Mexican Tortilla Stack-Ups
Makes 6 servings
|1||tablespoon vegetable oil|
|1/2||cup chopped onion|
|1||can (15 ounces) black beans, rinsed and drained|
|1||can (14-1/2 ounces) Mexican- or Italian-style diced tomatoes, undrained|
|1||cup frozen corn|
|1||envelope (1-1/4 ounces) taco seasoning mix|
|6||corn tortillas (6 inches)|
|2||cups (8 ounces) taco-flavored shredded Cheddar cheese|
|Sour cream (optional)|
|Sliced black olives (optional)|
- Preheat oven to 350°F. Spray 13X9-inch baking dish with nonstick cooking spray.
- Heat oil in large skillet over medium-high heat until hot. Add onion; cook and stir 3 minutes or until tender. Add beans, tomatoes with juice, corn and taco seasoning mix. Bring to a boil over high heat. Reduce heat to low and simmer 5 minutes.
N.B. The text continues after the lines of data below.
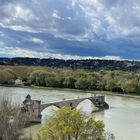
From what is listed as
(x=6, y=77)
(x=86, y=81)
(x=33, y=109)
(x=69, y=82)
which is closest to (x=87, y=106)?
(x=33, y=109)

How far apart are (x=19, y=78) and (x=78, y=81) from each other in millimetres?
27940

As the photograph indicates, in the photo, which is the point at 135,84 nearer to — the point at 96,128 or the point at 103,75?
the point at 103,75

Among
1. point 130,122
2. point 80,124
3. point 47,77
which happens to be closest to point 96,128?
point 80,124

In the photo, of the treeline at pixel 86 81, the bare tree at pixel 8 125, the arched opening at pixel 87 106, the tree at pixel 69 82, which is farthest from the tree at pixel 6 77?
the bare tree at pixel 8 125

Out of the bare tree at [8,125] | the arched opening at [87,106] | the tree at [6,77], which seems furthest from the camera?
the tree at [6,77]

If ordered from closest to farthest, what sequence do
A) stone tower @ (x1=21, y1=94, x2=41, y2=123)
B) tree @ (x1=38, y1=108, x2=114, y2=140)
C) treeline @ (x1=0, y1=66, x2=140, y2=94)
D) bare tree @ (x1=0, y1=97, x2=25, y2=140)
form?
bare tree @ (x1=0, y1=97, x2=25, y2=140) < tree @ (x1=38, y1=108, x2=114, y2=140) < stone tower @ (x1=21, y1=94, x2=41, y2=123) < treeline @ (x1=0, y1=66, x2=140, y2=94)

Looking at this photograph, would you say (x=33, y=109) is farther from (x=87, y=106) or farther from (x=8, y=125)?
(x=87, y=106)

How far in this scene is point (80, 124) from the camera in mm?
34188

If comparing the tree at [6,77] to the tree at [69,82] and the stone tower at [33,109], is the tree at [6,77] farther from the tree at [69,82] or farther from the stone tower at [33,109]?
the stone tower at [33,109]

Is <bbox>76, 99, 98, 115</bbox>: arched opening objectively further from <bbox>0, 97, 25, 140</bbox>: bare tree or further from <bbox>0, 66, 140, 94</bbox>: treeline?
<bbox>0, 97, 25, 140</bbox>: bare tree

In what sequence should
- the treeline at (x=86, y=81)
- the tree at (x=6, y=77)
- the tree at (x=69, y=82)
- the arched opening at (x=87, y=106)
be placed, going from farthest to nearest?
the tree at (x=6, y=77) → the tree at (x=69, y=82) → the treeline at (x=86, y=81) → the arched opening at (x=87, y=106)

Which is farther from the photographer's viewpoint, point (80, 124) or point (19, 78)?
point (19, 78)

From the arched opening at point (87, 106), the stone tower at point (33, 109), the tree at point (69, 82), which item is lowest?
the arched opening at point (87, 106)

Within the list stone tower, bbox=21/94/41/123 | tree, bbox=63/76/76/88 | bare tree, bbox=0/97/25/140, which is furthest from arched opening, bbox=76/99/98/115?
bare tree, bbox=0/97/25/140
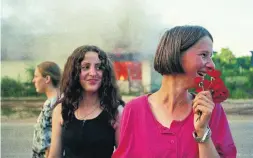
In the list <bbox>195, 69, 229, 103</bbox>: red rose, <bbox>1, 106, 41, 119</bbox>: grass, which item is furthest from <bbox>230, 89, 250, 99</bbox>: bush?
<bbox>195, 69, 229, 103</bbox>: red rose

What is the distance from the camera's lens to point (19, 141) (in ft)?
28.0

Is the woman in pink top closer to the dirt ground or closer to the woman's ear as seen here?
the woman's ear

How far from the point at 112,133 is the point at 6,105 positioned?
935 centimetres

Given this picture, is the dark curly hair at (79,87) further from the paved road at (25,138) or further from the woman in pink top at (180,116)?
the paved road at (25,138)

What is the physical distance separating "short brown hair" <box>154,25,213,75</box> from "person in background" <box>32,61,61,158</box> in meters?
1.62

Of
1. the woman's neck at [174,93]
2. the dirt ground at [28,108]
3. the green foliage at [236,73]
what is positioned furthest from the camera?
the dirt ground at [28,108]

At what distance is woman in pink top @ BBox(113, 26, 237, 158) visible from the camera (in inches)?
56.8

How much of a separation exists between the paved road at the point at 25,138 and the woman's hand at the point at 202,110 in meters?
5.87

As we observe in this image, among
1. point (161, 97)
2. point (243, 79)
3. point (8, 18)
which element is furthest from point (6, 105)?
point (161, 97)

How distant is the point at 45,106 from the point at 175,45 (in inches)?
69.5

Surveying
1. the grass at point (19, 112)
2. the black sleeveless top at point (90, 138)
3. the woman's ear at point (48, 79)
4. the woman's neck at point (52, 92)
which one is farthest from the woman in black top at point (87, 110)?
the grass at point (19, 112)

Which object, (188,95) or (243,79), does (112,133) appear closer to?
(188,95)

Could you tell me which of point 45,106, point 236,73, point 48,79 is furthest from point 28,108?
point 45,106

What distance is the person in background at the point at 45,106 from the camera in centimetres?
299
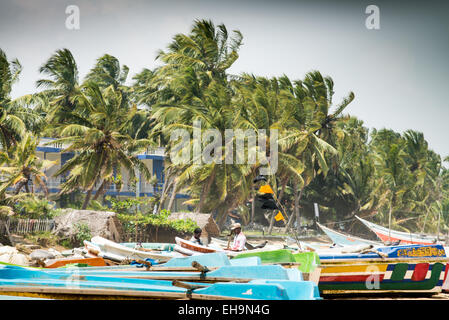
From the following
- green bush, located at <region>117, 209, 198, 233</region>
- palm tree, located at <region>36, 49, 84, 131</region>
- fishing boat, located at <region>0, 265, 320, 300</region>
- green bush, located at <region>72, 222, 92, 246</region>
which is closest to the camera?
fishing boat, located at <region>0, 265, 320, 300</region>

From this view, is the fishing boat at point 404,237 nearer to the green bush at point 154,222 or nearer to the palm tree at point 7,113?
the green bush at point 154,222

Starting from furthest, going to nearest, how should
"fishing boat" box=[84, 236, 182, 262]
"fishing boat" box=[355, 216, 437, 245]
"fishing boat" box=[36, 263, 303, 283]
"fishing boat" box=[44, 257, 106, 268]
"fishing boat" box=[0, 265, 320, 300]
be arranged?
"fishing boat" box=[355, 216, 437, 245], "fishing boat" box=[84, 236, 182, 262], "fishing boat" box=[44, 257, 106, 268], "fishing boat" box=[36, 263, 303, 283], "fishing boat" box=[0, 265, 320, 300]

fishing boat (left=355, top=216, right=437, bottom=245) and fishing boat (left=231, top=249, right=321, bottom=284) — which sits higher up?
fishing boat (left=231, top=249, right=321, bottom=284)

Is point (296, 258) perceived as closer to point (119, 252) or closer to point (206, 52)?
point (119, 252)

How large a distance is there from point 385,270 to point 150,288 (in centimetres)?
492

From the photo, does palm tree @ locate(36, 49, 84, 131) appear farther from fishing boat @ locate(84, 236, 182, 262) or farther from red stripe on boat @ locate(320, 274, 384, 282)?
red stripe on boat @ locate(320, 274, 384, 282)

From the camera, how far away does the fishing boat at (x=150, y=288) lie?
5.08 meters

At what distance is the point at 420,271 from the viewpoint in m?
8.88

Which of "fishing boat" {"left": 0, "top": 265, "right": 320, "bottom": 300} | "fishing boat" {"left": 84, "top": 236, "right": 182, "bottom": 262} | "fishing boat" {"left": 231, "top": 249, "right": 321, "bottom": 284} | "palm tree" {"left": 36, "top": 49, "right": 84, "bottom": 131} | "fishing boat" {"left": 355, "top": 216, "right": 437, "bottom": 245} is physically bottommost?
"fishing boat" {"left": 355, "top": 216, "right": 437, "bottom": 245}

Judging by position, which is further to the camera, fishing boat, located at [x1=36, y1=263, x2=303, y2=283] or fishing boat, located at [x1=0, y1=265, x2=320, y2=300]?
fishing boat, located at [x1=36, y1=263, x2=303, y2=283]

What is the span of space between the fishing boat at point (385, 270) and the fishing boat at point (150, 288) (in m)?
3.40

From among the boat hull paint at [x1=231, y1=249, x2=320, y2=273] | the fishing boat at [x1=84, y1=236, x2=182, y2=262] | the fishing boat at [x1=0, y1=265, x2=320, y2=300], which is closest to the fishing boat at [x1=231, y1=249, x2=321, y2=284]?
the boat hull paint at [x1=231, y1=249, x2=320, y2=273]

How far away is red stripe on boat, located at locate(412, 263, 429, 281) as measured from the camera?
8836mm

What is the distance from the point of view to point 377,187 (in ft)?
116
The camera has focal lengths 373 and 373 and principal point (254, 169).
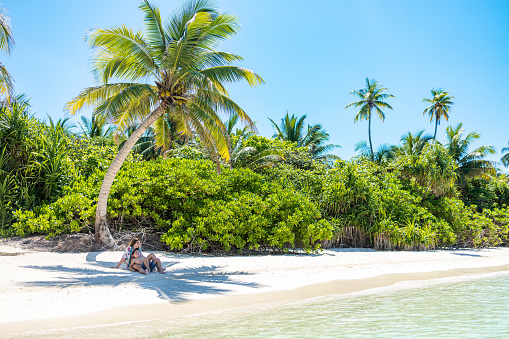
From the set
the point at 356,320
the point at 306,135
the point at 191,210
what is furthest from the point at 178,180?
the point at 306,135

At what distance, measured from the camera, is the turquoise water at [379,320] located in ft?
14.8

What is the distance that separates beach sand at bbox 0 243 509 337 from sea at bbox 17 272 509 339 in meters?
0.36

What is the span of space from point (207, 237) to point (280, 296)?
4382 millimetres

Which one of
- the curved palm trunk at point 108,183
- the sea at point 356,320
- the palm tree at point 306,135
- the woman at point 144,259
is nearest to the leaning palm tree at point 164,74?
the curved palm trunk at point 108,183

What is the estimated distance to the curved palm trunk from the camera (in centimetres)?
960

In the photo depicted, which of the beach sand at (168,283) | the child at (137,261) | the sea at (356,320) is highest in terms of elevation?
the child at (137,261)

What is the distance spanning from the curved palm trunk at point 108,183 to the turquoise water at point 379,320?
19.6ft

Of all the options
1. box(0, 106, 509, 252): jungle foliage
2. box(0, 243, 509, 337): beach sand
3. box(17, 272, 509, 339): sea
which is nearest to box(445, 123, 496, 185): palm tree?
box(0, 106, 509, 252): jungle foliage

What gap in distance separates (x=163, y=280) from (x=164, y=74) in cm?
557

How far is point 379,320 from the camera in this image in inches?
203

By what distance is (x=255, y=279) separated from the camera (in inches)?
307

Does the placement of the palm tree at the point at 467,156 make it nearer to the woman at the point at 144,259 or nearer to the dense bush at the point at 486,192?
the dense bush at the point at 486,192

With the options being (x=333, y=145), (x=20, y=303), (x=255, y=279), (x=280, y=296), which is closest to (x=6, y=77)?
(x=20, y=303)

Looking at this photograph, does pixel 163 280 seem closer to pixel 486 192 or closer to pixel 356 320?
pixel 356 320
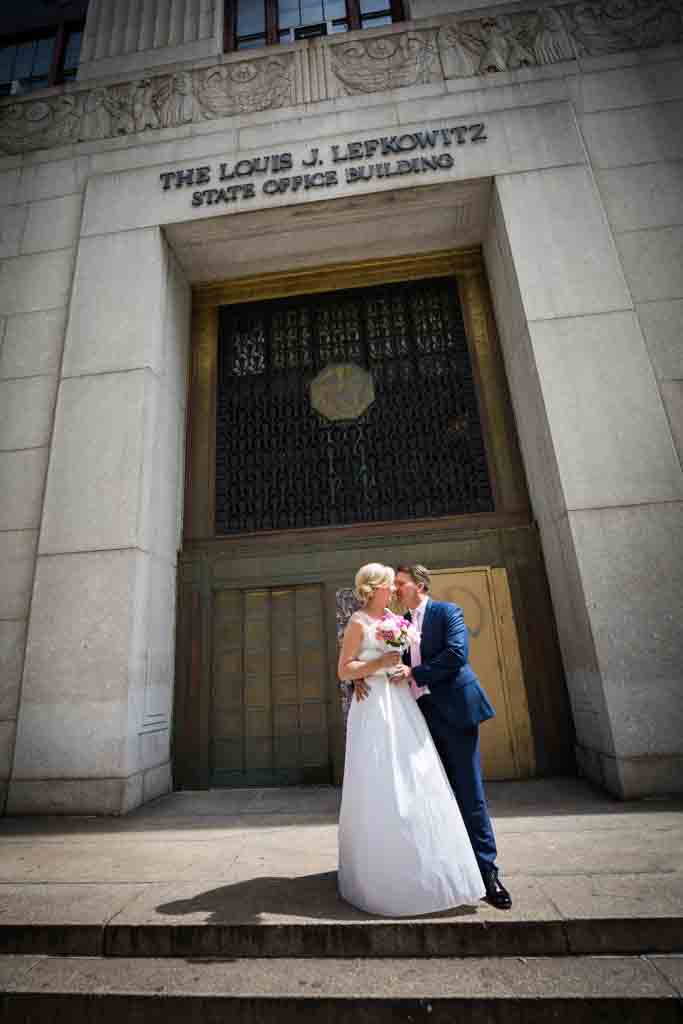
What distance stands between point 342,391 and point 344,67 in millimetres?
4850

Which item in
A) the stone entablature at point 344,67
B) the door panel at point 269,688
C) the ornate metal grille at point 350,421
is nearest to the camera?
the door panel at point 269,688

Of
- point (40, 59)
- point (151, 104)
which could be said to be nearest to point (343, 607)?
point (151, 104)

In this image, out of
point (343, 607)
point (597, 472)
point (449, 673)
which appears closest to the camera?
point (449, 673)

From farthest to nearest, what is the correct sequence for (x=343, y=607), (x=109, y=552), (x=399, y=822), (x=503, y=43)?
(x=503, y=43) → (x=343, y=607) → (x=109, y=552) → (x=399, y=822)

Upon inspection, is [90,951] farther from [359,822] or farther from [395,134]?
[395,134]

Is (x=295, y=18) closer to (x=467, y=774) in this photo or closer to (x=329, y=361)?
(x=329, y=361)

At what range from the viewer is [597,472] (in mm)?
5527

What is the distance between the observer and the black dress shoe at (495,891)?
106 inches

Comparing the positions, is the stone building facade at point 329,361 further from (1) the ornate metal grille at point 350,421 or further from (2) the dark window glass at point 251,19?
(2) the dark window glass at point 251,19

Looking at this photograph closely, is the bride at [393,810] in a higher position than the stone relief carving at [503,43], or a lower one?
lower

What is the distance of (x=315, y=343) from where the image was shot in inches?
308

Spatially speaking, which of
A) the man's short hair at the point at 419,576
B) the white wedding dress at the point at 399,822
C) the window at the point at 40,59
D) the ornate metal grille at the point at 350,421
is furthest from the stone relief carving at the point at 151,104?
the white wedding dress at the point at 399,822

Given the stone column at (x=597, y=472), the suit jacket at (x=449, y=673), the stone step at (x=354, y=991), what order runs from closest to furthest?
the stone step at (x=354, y=991), the suit jacket at (x=449, y=673), the stone column at (x=597, y=472)

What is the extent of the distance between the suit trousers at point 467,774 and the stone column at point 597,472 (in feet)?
8.46
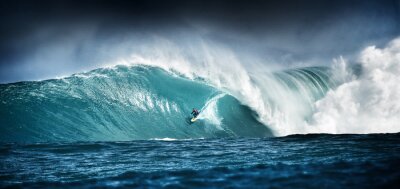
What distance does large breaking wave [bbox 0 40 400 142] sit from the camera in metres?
14.8

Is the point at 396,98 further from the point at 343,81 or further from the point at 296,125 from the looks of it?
the point at 296,125

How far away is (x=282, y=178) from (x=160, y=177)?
2.08 meters

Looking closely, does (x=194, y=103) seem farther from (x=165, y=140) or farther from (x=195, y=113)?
(x=165, y=140)

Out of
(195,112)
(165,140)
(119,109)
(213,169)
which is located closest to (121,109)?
(119,109)

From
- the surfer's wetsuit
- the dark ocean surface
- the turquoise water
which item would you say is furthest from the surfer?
the dark ocean surface

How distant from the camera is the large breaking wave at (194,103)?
14750mm

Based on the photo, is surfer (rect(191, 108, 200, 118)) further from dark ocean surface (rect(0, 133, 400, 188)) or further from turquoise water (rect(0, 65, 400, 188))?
dark ocean surface (rect(0, 133, 400, 188))

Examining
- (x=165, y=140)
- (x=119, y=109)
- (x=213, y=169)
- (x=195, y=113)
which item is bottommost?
(x=213, y=169)

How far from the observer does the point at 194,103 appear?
18234mm

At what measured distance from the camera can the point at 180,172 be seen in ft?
20.1

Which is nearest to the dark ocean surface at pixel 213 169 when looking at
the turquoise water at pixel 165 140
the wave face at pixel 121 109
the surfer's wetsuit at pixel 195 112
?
the turquoise water at pixel 165 140

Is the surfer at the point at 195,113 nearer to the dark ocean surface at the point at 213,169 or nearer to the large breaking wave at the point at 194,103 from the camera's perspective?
the large breaking wave at the point at 194,103

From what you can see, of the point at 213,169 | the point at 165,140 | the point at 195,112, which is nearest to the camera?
the point at 213,169

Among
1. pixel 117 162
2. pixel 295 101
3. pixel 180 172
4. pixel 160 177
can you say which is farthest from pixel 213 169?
pixel 295 101
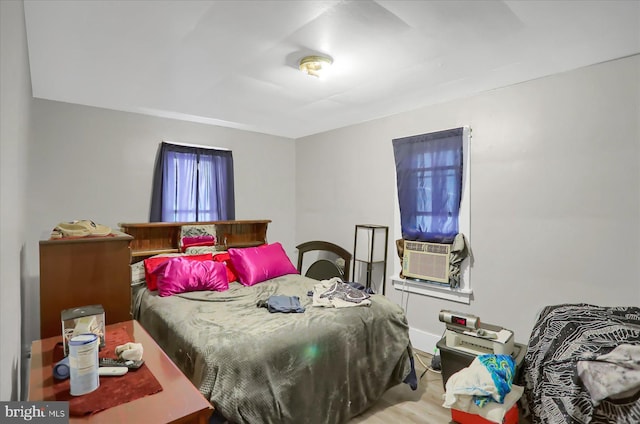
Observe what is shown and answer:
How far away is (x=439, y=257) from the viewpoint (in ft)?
10.6

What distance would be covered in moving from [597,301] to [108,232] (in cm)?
348

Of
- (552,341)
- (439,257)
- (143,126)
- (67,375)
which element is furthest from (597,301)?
(143,126)

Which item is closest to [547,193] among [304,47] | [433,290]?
[433,290]

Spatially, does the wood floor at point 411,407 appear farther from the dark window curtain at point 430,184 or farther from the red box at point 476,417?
the dark window curtain at point 430,184

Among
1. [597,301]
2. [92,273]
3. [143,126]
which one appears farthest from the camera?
[143,126]

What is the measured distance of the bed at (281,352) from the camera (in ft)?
5.67

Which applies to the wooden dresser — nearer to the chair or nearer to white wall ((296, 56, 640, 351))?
the chair

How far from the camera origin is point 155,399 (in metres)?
1.12

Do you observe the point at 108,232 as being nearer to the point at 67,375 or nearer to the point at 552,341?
the point at 67,375

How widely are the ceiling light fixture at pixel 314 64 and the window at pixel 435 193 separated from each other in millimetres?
1486

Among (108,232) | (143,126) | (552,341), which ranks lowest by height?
→ (552,341)

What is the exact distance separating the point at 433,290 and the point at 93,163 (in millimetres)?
3657

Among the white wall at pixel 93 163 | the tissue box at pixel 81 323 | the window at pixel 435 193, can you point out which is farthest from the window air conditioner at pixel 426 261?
the tissue box at pixel 81 323

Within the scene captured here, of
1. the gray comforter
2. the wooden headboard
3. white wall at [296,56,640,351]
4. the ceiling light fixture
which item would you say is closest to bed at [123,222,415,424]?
the gray comforter
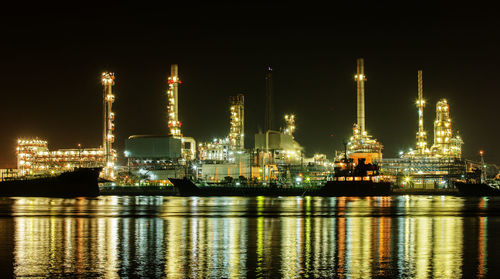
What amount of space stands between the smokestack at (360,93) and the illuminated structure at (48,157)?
180 feet

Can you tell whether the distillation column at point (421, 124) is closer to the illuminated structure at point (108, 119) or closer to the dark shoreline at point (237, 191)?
the dark shoreline at point (237, 191)

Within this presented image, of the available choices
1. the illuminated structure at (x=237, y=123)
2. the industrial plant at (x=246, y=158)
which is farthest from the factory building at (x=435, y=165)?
the illuminated structure at (x=237, y=123)

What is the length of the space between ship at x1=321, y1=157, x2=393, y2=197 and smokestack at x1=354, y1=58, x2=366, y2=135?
110ft

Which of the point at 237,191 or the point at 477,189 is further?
the point at 237,191

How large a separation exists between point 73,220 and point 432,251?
2400 cm

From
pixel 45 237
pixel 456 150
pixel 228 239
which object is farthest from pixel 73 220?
pixel 456 150

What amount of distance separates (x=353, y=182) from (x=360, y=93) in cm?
4058

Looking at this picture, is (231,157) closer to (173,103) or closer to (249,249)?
(173,103)

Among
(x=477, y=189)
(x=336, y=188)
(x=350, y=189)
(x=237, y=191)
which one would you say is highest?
(x=336, y=188)

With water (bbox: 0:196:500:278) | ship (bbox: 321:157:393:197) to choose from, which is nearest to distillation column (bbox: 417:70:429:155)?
ship (bbox: 321:157:393:197)

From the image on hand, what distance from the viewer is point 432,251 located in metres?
23.3

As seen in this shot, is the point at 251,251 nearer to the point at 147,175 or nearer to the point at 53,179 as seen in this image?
the point at 53,179

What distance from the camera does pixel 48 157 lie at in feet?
460

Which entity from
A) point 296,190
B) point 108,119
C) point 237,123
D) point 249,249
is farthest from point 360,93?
point 249,249
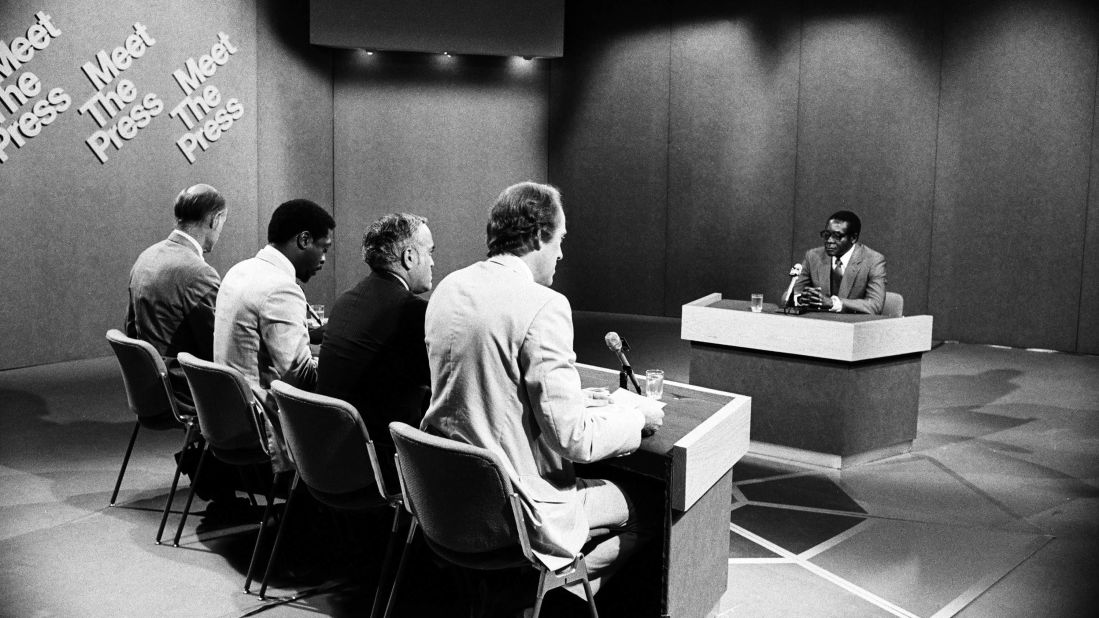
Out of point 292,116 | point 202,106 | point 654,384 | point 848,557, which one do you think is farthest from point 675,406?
point 292,116

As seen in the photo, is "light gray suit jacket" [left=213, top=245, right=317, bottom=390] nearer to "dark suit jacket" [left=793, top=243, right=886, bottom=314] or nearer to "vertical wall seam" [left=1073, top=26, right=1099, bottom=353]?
"dark suit jacket" [left=793, top=243, right=886, bottom=314]

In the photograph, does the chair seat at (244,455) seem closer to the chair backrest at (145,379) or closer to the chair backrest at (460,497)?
the chair backrest at (145,379)

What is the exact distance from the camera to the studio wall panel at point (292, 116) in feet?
29.6

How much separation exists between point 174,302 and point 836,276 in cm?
377

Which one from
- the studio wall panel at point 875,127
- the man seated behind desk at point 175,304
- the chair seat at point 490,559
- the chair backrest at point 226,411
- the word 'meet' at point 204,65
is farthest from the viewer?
the studio wall panel at point 875,127

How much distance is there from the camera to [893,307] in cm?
539

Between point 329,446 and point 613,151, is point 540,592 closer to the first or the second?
point 329,446

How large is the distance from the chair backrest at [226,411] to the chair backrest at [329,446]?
390mm

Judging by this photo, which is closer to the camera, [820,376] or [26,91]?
[820,376]

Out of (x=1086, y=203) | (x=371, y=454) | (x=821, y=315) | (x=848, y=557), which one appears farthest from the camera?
(x=1086, y=203)

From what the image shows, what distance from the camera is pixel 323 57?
9.89 m

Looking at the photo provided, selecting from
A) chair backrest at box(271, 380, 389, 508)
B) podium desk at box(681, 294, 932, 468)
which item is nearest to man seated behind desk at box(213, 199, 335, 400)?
chair backrest at box(271, 380, 389, 508)

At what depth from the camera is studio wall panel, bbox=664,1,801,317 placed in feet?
31.6

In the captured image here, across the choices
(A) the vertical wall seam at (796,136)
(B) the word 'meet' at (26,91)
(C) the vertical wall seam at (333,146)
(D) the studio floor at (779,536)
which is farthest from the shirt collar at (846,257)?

- Place 2 tortillas side by side in prepared dish. Top each tortilla with about 1/2 cup bean mixture. Sprinkle evenly with 1/3 of cheese. Repeat layers twice, creating 2 tortilla stacks each 3 tortillas high.
- Pour water along sides of tortillas.
- Cover tightly with foil and bake 30 to 35 minutes or until heated through. Cut into wedges to serve. Serve with sour cream and black olives, if desired.